- How to complete this task:
Where the line holding "[camera-trap image, curated labels]" appears, start copying, and continue exactly through the last line of the listing, skipping pictures.

- Input data:
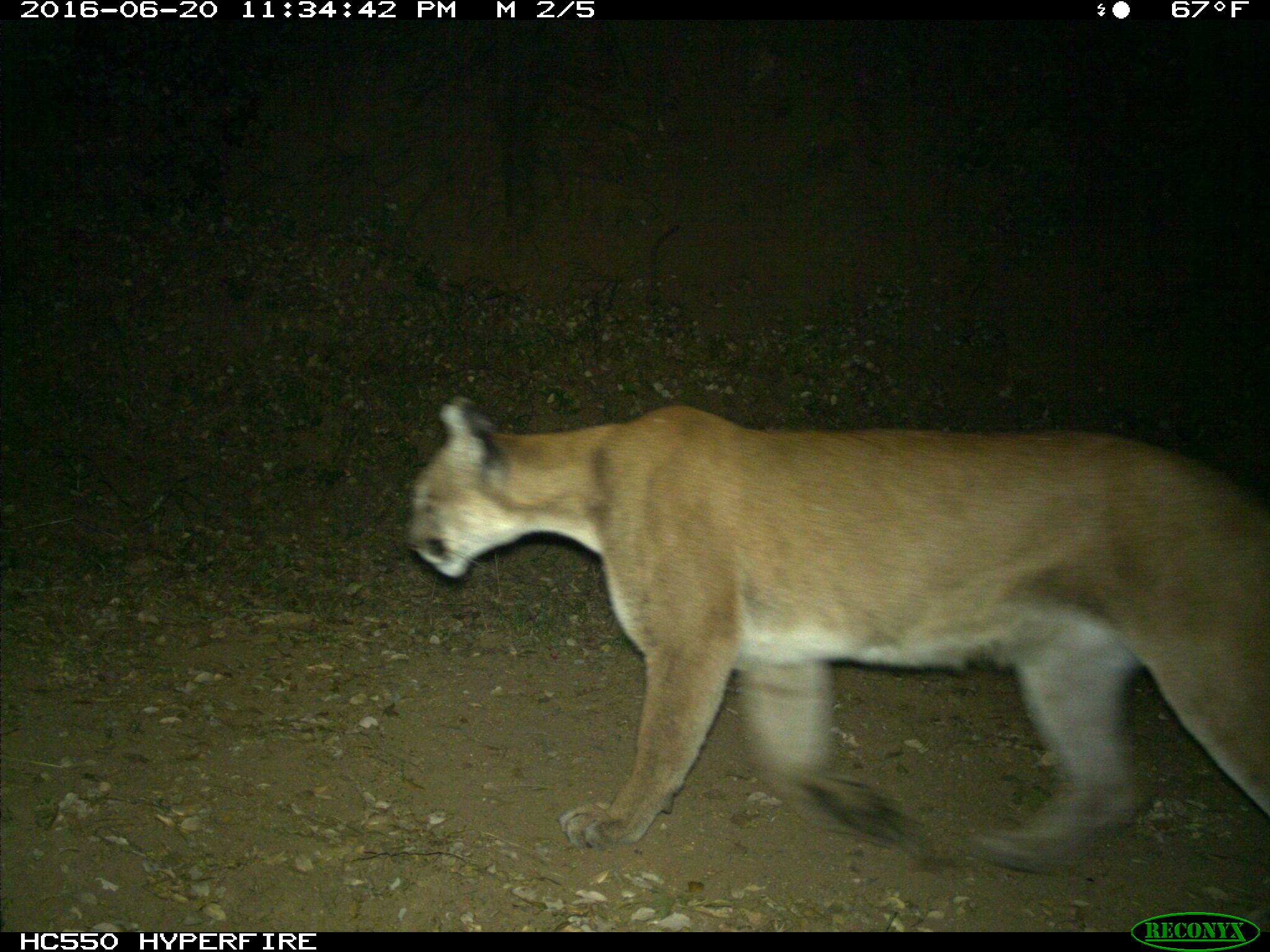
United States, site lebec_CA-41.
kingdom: Animalia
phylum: Chordata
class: Mammalia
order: Carnivora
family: Felidae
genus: Puma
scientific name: Puma concolor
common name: mountain lion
Puma concolor (mountain lion).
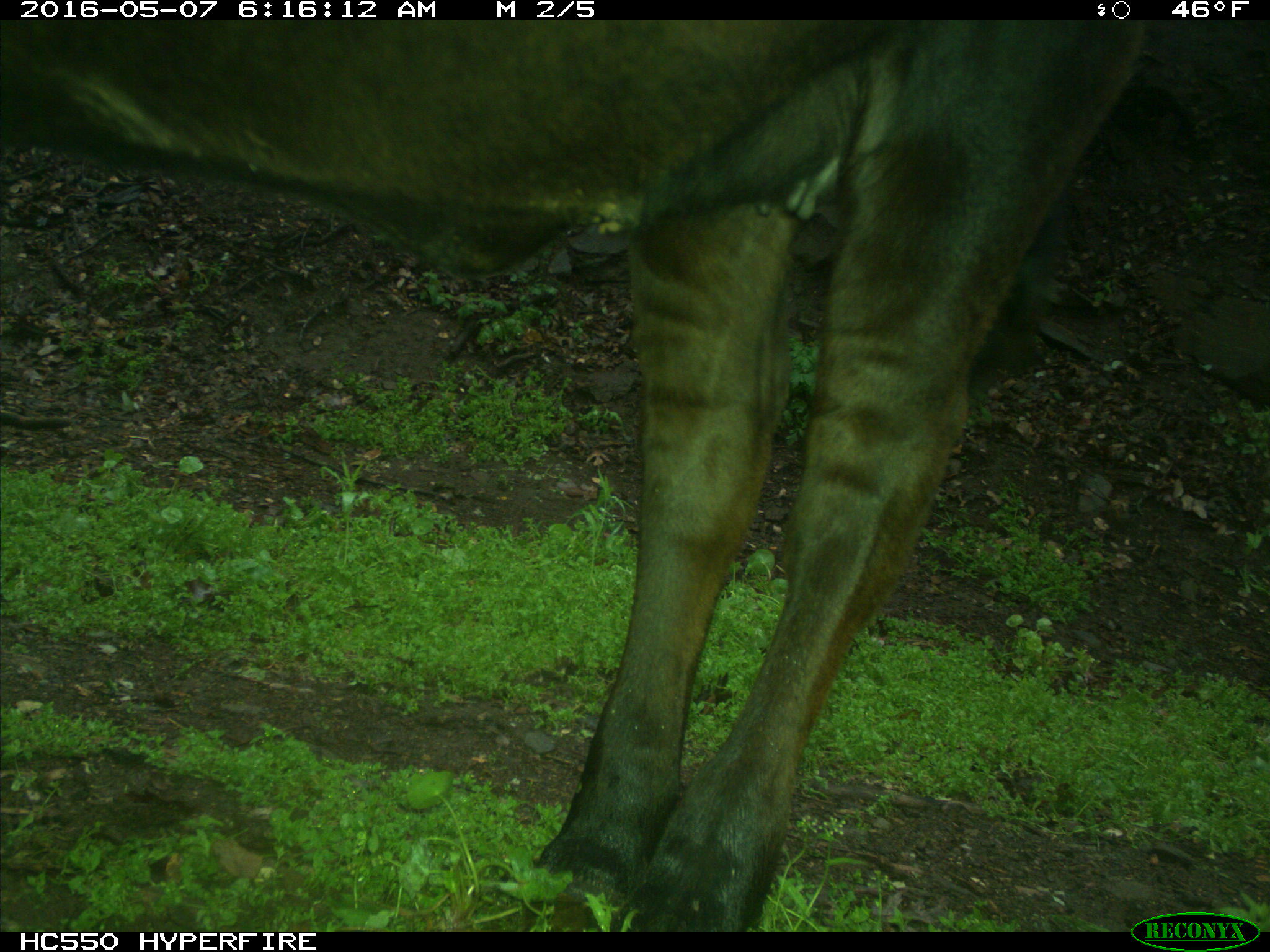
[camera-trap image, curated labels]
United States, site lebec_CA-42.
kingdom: Animalia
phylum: Chordata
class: Mammalia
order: Artiodactyla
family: Bovidae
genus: Bos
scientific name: Bos taurus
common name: domestic cow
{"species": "Bos taurus (domestic cow)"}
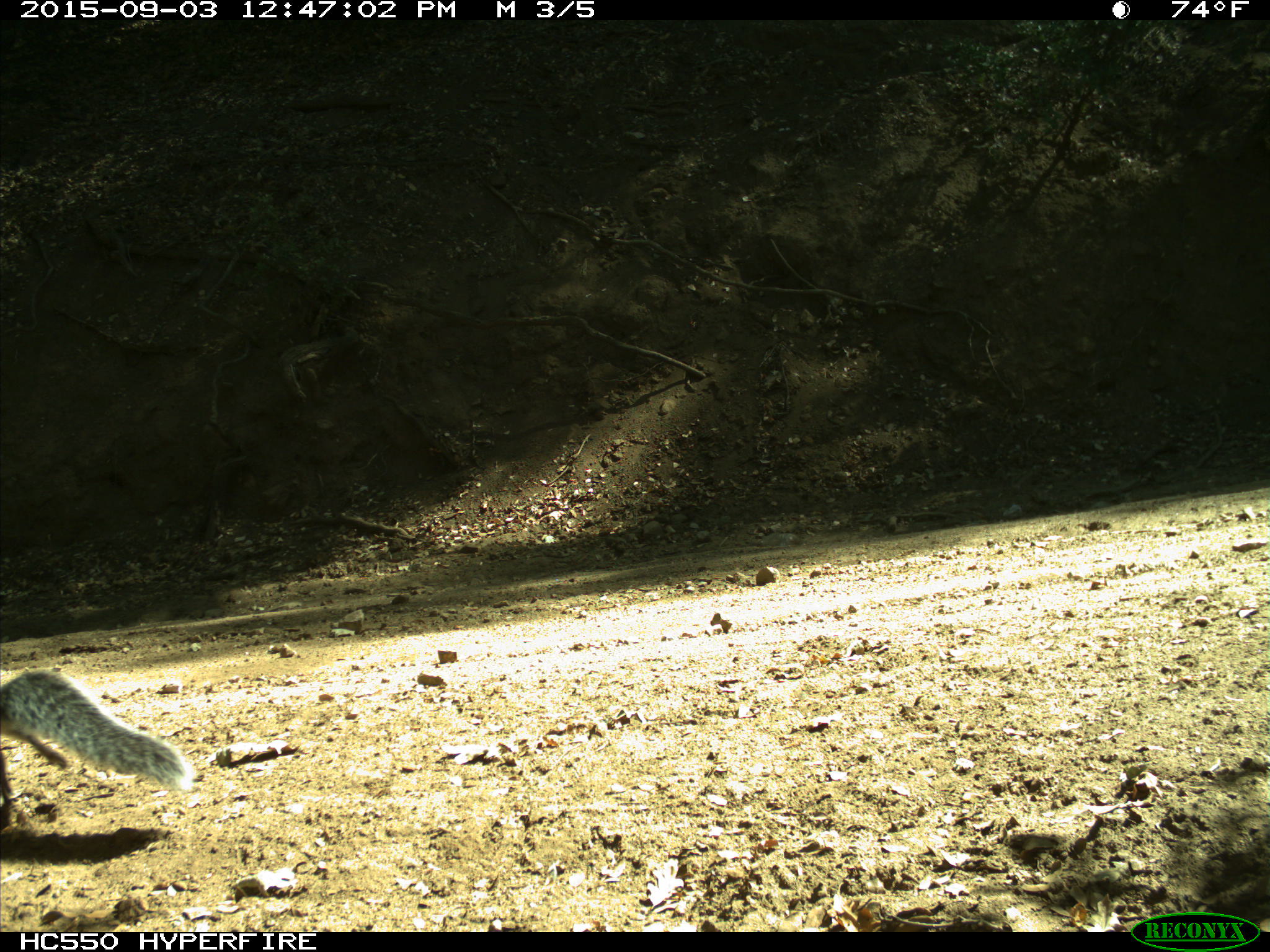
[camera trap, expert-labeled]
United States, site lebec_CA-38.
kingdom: Animalia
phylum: Chordata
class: Mammalia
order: Rodentia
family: Sciuridae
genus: Sciurus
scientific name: Sciurus carolinensis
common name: eastern gray squirrel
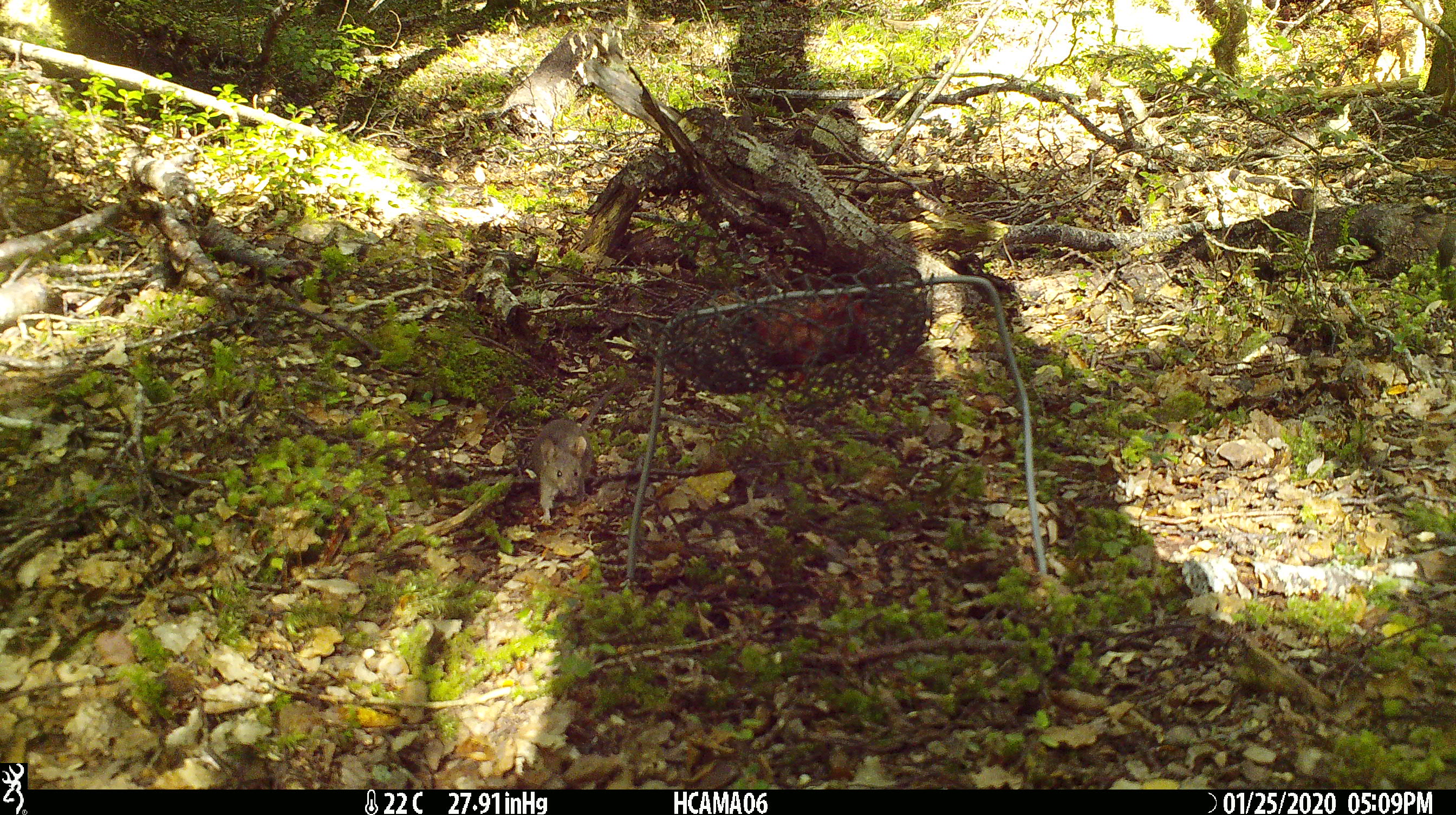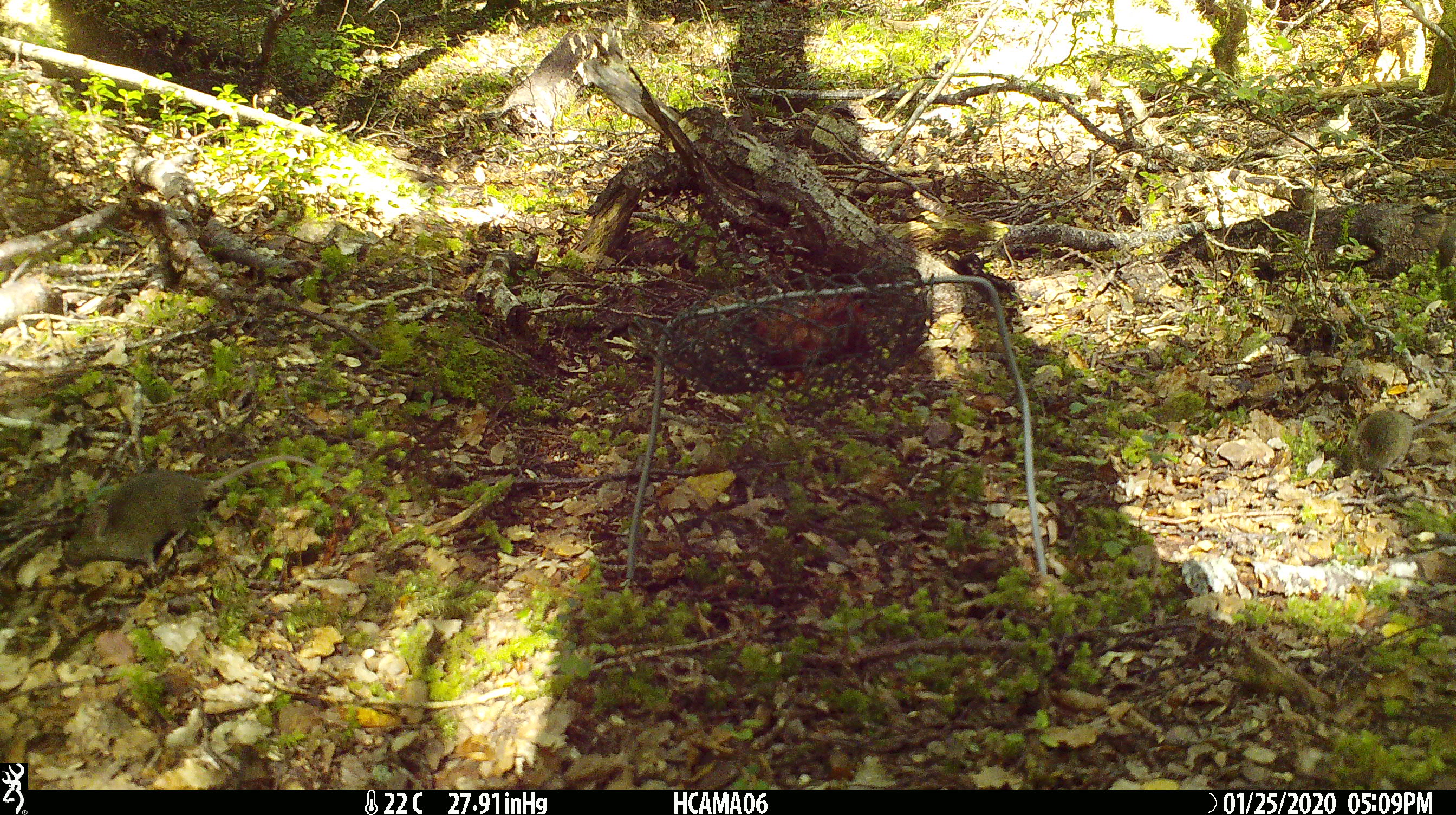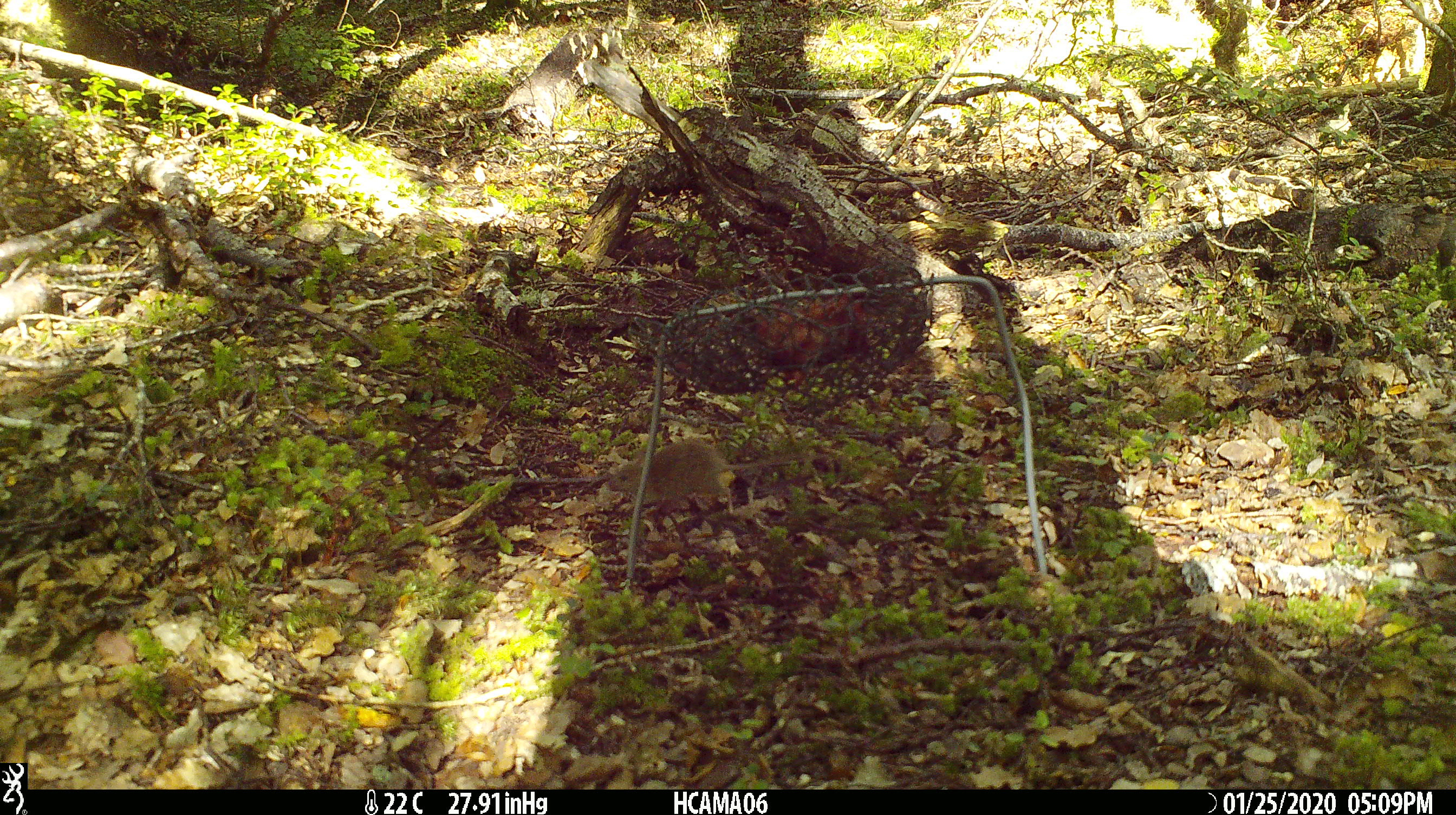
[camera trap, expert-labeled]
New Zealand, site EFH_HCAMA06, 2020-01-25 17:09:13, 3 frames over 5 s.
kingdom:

- Result of the exercise:
[camera-trap image, curated labels]
United States, site lebec_CA-42.
kingdom: Animalia
phylum: Chordata
class: Mammalia
order: Artiodactyla
family: Bovidae
genus: Bos
scientific name: Bos taurus
common name: domestic cow
{"species": "Bos taurus (domestic cow)"}
[camera trap, expert-labeled]
United States, site lebec_CA-38.
kingdom: Animalia
phylum: Chordata
class: Mammalia
order: Rodentia
family: Sciuridae
genus: Sciurus
scientific name: Sciurus carolinensis
common name: eastern gray squirrel
[camera trap, expert-labeled]
New Zealand, site EFH_HCAMA06, 2020-01-25 17:09:13, 3 frames over 5 s.
kingdom:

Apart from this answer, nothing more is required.